ROME – Anyone looking at the Vatican’s official news bulletin on Tuesday would have seen two items: A declaration detailing a retreat being hosted this week by Pope Francis and Archbishop Justin Welby of Canterbury for South Sudan’s political leadership, and an updated set of norms for “personal ordinariates”, meaning structures for former Anglicans to enter into full communion with the Catholic Church.

At first glance, the only thing the two developments may seem to have in common with one another is the word “Anglican.” In reality, there’s a deeper bond between the two storylines.

Let’s begin with the ordinariates. The story there really begins in 2009, when Pope Benedict XVI issued the document Anglicanorum coetibus creating the possibility of personal ordinariates for communities of former Anglicans wishing to retain their liturgical and spiritual heritage while being accepted into Catholicism.

An ordinariate is similar to a diocese and is overseen by an “ordinary,” who can be, but doesn’t have to be, a bishop. At present, there are three such structures for former Anglicans: The Chair of St. Peter in the United States and Canada, Our Lady of Walsingham in England, and Our Lady of the Southern Cross in Australia.

The background is that in 2007, the Vatican received a petition from a group called the Traditional Anglican Communion, which had broken with Canterbury over issues such as women priests and bishops and gay clergy, for a form of “corporate communion” with Rome. In effect, Anglicanorum coetibus was Rome’s response.

(Prior to that, it was possible for individual Anglicans to enter communion with Rome, and there was a “pastoral provision” permitting Anglican clergy to become Catholic priests even if they were married. However, there was no mechanism for an entire Anglican community to become Catholic and maintain its heritage.)

Worried about potential blowback from Anglicans who might be tempted to see the creation of such structures as fishing in their pond, not to mention lending credence to open dissidents within Anglicanism, the Catholic side took extraordinary steps to soften the blow. In the UK, for example, Anglicanorum coetibus was presented in a joint press conference by Rowan Williams, at the time the Archbishop of Canterbury, and Cardinal Vincent Nichols of Westminster, in which the two men together styled the document as further proof of an “overlap in faith, doctrine and spirituality” between the two churches.

Despite the spin, some Anglicans nonetheless were irked.
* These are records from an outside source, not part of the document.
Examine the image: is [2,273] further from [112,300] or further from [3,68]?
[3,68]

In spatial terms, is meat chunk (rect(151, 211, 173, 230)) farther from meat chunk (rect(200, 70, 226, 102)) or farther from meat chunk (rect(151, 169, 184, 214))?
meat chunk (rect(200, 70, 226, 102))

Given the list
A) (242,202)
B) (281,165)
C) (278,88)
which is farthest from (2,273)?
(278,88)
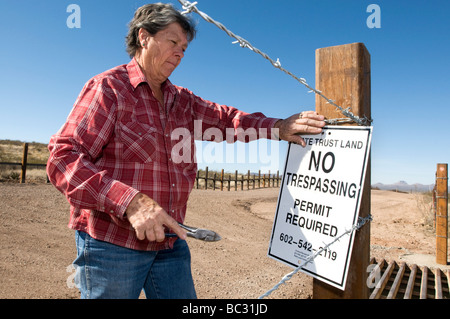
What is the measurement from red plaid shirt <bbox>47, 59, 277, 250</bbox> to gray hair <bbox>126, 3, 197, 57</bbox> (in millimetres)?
152

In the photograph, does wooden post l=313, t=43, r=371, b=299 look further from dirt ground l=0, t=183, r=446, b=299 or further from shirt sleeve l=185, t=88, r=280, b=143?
dirt ground l=0, t=183, r=446, b=299

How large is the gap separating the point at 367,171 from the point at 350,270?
48 centimetres

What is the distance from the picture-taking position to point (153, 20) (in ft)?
5.05

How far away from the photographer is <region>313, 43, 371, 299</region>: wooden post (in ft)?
4.84

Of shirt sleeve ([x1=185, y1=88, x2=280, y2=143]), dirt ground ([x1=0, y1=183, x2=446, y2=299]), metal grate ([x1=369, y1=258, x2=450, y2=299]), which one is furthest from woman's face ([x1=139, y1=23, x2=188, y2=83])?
metal grate ([x1=369, y1=258, x2=450, y2=299])

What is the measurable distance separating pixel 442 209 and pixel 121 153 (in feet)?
20.9

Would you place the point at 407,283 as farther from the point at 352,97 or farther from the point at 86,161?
the point at 86,161

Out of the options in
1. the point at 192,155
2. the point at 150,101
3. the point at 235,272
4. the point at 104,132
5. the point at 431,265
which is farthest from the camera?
the point at 431,265

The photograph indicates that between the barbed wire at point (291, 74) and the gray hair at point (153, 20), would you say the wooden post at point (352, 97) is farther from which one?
the gray hair at point (153, 20)

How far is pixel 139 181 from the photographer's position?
4.71ft

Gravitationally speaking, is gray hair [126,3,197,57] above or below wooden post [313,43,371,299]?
above

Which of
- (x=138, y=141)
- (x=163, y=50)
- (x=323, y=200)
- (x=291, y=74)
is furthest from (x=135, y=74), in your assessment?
(x=323, y=200)
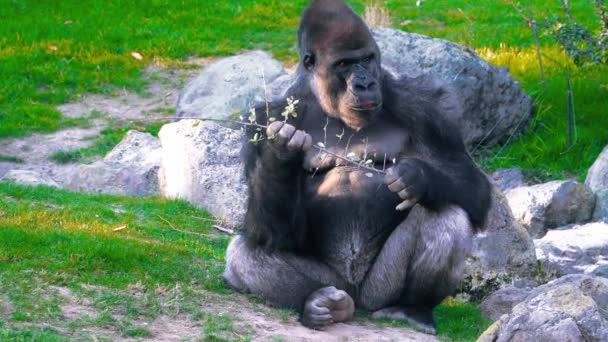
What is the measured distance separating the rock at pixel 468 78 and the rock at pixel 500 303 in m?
4.36

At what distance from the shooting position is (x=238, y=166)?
925 cm

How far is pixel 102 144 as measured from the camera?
38.5ft

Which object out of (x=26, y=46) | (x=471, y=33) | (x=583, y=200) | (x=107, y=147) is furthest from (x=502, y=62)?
(x=26, y=46)

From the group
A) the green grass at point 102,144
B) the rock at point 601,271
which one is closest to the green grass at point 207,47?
the green grass at point 102,144

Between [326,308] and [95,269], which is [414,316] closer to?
[326,308]

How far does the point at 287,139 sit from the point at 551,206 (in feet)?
15.9

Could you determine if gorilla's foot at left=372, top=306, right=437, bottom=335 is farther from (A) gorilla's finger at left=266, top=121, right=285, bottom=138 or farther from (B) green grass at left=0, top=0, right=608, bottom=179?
(B) green grass at left=0, top=0, right=608, bottom=179

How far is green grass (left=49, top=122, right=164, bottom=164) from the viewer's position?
11273mm

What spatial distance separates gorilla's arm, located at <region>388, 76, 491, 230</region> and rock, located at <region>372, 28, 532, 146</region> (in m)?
4.55

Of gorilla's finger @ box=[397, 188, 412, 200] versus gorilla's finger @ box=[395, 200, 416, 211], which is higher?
gorilla's finger @ box=[397, 188, 412, 200]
The then-Bishop of Lincoln in the Church of England, John Saxbee, said the decision “doesn’t sit easily with all of the talk about working towards better relations.” Canon Giles Fraser, then Chancellor of St. Paul’s Cathedral, said it had a “slightly predatory feel” and that “in corporate terms, it’s a little like a takeover bid in some broader power play of church politics.” The then-Bishop of Guildford, Christopher Hill, called it an “insensitive act.”

On the Catholic side, some liberal voices didn’t like the idea of rolling out a red carpet for traditional Anglicans who had broken with their original church over perceptions it was moving too far in a progressive direction. Others warned that the move would generate hard feelings among Anglicans and set back ecumenical relations, complicating efforts to cooperate on anything.

In truth, most neutral observers always say such forecasts are overheated. Realistically, most dissident Anglicans upset over matters such as women clergy and gay clergy were from the Evangelical wing of the communion, unlikely to embrace a “Roman option” for a variety of reasons. The number of people likely to be affected, therefore, was always destined to be small, and experience has confirmed the point.

All this brings us back to this week’s retreat, which is confirmation, if any were needed, that rumors of the death of Catholic/Anglican relations after Anglicanorum coetibus were greatly exaggerated.

Understandably, most of the attention to the gathering of South Sudan’s political class has been focused on the prospects for cementing a peace deal to end a bloody conflict that’s cost 400,000 lives, left two million people as refugees and another two million internally displaced, as well as only two percent of the population with access to electricity and 66 percent of the country’s 12 million people living in extreme poverty.

What’s drawn less notice is the remarkably ecumenical nature of the initiative. The invitation was issued jointly by Welby and Francis, and the two men are both on hand at the Santa Marta, the Vatican residence where Francis lives.

Forget the political overlay – not so long ago, the very idea of a pope and an Archbishop of Canterbury taking part in a joint spiritual retreat, whatever the guest list, would have been basically unthinkable.

In effect, this is Francis’s vision of ecumenism in action. He’s less interested in rehashing old theological and ecclesiastical debates than in becoming friends by finding things to do together in the here-and-now. It’s been his approach with Patriarch Bartholomew of Constantinople, for instance, and it’s also on display this week with Welby.

A decade after the fact, one can make whatever assessment seems merited of Anglicanorum coetibus and its consequences. What can’t be argued, however, is that it made progress in Catholic/Anglican relations impossible – because progress is exactly what we see happening right now.